Okay, I have to say that blogging every day is starting to get difficult. This is a real challenge for me when I'm not in some foreign country making a fool out of myself and living to tell the tale. This is just me, living in my New York apartment, not feeling particularly exciting or full of insight.
All that said, the subject on my mind today is "nesting." I didn't really have a word for it before today, but I was having lunch with a friend, and explaining to her that I had this inexplicable desire to paint a room in my apartment. The reason it's inexplicable is because in a couple of weeks I'll be leaving again, and I won't be back for 4 months, and then I'll only be back for a week or two before I'm away again. So why do I want to decorate my apartment? So my subletters can gaze at the nice shade of sandstone that I have painstakingly applied to my walls? "No, Jenny - you're just feeling like nesting!" my friend Leah explained to me. It's natural to want to make your home nice - if that's something that interests you - even when you're away from that home more than in it. It's almost instinctual. And, as Leah pointed out, it's another way to express your creativity. But it can feel so pointless sometimes to buy those nice window treatments when you know you'll soon be staring at the cream colored venetian blinds in the Marriott Residence Inn once again.

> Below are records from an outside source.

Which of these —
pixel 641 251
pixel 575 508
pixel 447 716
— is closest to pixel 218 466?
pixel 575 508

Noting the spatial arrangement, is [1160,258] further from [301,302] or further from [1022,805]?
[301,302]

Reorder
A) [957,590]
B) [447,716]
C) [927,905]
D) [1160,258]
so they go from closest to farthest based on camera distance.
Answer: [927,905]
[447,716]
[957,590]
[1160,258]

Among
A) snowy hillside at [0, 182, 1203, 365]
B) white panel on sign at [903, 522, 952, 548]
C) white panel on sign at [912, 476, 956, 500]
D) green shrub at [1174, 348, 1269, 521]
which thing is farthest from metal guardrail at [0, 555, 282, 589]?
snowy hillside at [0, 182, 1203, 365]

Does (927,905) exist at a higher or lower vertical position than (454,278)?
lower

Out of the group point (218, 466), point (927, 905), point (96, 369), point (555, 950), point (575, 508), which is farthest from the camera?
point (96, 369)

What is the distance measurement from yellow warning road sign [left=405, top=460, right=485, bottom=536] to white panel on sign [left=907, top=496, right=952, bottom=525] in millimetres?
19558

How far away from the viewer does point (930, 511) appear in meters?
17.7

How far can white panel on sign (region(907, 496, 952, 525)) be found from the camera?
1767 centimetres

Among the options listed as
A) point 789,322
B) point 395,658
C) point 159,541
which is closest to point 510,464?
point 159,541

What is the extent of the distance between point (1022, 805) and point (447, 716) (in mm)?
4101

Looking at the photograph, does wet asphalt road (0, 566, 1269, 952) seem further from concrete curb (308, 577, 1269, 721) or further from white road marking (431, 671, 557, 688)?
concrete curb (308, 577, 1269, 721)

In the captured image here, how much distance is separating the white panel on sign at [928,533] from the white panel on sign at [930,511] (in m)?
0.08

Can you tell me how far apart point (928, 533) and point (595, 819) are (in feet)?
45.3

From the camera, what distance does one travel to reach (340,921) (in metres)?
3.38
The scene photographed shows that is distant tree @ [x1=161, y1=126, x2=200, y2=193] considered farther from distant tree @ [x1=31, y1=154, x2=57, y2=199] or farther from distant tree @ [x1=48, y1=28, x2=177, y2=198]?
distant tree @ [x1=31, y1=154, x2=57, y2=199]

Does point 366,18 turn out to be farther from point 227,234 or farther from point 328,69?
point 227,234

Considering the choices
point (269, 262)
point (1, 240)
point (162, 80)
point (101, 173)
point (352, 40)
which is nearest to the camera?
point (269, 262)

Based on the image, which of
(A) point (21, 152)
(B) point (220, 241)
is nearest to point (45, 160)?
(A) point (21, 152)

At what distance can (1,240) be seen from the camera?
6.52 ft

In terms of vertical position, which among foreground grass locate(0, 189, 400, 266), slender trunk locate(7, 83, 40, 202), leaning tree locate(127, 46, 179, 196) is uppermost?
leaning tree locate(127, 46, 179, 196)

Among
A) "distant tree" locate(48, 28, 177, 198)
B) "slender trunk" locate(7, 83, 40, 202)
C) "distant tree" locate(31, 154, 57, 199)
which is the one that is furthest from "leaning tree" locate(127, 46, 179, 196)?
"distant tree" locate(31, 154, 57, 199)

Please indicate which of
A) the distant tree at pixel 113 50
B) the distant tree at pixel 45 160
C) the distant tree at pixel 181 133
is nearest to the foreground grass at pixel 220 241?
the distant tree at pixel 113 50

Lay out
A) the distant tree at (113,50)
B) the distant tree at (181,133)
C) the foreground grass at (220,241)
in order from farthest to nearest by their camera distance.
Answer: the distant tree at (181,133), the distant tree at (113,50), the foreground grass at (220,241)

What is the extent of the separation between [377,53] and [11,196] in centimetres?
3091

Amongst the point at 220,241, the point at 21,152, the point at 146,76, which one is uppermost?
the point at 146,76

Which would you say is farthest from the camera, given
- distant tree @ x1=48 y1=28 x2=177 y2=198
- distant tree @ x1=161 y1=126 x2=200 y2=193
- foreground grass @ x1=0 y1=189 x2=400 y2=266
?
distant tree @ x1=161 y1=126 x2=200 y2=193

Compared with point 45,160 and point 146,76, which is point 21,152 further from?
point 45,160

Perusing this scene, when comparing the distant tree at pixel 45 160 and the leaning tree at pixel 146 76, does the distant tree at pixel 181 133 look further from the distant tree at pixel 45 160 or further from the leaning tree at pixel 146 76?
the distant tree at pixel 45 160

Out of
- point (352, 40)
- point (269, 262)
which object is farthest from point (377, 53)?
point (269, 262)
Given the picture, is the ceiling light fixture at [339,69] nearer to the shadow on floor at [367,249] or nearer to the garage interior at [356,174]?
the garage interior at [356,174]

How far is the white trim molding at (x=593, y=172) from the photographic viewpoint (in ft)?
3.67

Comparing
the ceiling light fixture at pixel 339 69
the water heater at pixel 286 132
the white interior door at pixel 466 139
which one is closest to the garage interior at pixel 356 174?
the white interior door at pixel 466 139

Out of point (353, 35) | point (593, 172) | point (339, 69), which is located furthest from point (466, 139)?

It's a real conundrum for a lot of singers; what to do about a home? If you're working regularly, you are probably in your home for at the most two months out of the year, and that's usually spread out with a few days here, a few days there. Some people forgo having a home altogether, and just live as nomads on the road. I however love the feeling that there is a place I can call home, where at least my stuff is hanging out, so that I can come back to it and bask in that feeling of security you get when you're wrapped in the duvet cover that you picked out (at Ikea, but still, I picked it). I spend so much time in other people's apartments, or worse, totally sterile hotels, that there is something really soothing about being someplace where I get to decide which wall to put the couch against.
Right now I'm trying to decide what to do with the next year and a half of my life. Since I have a lot of jobs in Berlin, and since I love that town so much, I am really considering a move over there for at least 6 months to a year. But that also REALLY scares me, since so much of my feeling grounded comes from being in the place that I have lived for so long with so many people I know. But Berlin has the excitement of being someplace new, with endless possibilities, and new friends, new jobs, and a closer connection to so much more work available in Europe.
In the meantime, I guess I'll go ahead and paint my bedroom. Even if I only get to enjoy the feeling of having mossy grey walls for a couple of weeks, it's better than nothin'. And then my subletters can lie in my bed and complain to each other about what bad taste I must have to have chosen such a weird color. Too bad, suckers. They're MY walls. So there.
4 comments:
Everytime I read your posts, I want to yell "yeah! I TOTALLY understand!"... this case not being an exception! I think our desire to nest is also a reaction to the craziness of being a singer. Painting walls and pushing furniture around are simple satisfying jobs that do not require a huge intellectual commitment. You get an immediate sense of accomplishment while allowing your mind to wander about as it wishes. There's nothing like a day of physical work and house organising to offset days of performances and auditions and practising!
Leah Wool?
Sounds like a plan, the going to Berlin - it will be an adventure and you're right, there's more work opportunity when you're based there. Keep that NY apt as long as you can, though :-).
Mitch: Not Leah Wool (although she is lovely - we've met) but Leah Partridge, a fabulous and amazing soprano.